Information provided —
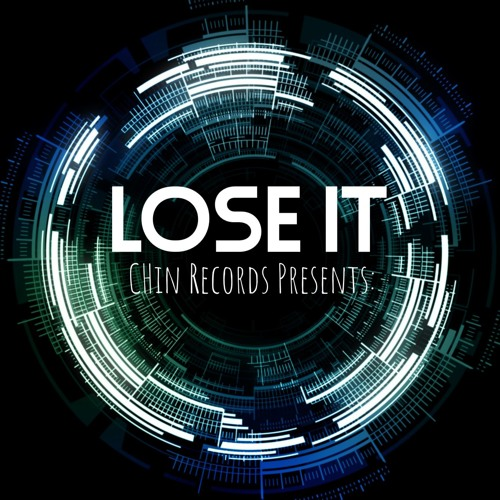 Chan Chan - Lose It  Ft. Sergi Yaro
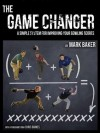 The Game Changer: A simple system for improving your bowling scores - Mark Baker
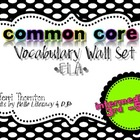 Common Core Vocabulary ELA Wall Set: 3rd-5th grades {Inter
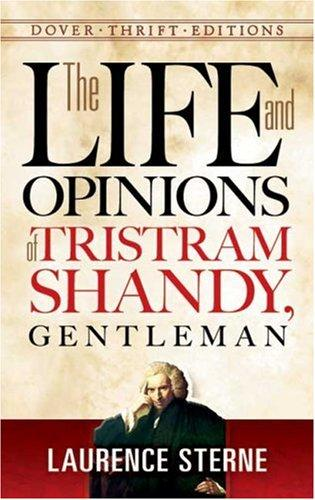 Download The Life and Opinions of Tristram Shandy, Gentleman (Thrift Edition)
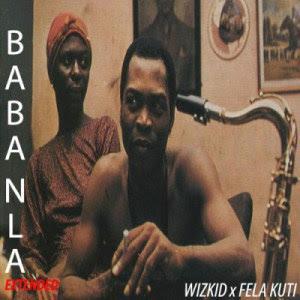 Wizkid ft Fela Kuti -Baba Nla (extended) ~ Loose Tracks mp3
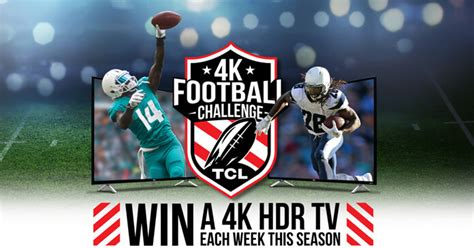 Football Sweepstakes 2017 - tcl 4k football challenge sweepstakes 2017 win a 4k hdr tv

--

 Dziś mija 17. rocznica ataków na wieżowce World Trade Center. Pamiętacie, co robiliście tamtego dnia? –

Task to carry out — Using the listing above, reproduce word for word every line from the one containing "Download The Life" through the one containing "Football Sweepstakes 2017". Pictures must be left out.

Result below —
 Download The Life and Opinions of Tristram Shandy, Gentleman (Thrift Edition)
 Wizkid ft Fela Kuti -Baba Nla (extended) ~ Loose Tracks mp3
 Football Sweepstakes 2017 - tcl 4k football challenge sweepstakes 2017 win a 4k hdr tv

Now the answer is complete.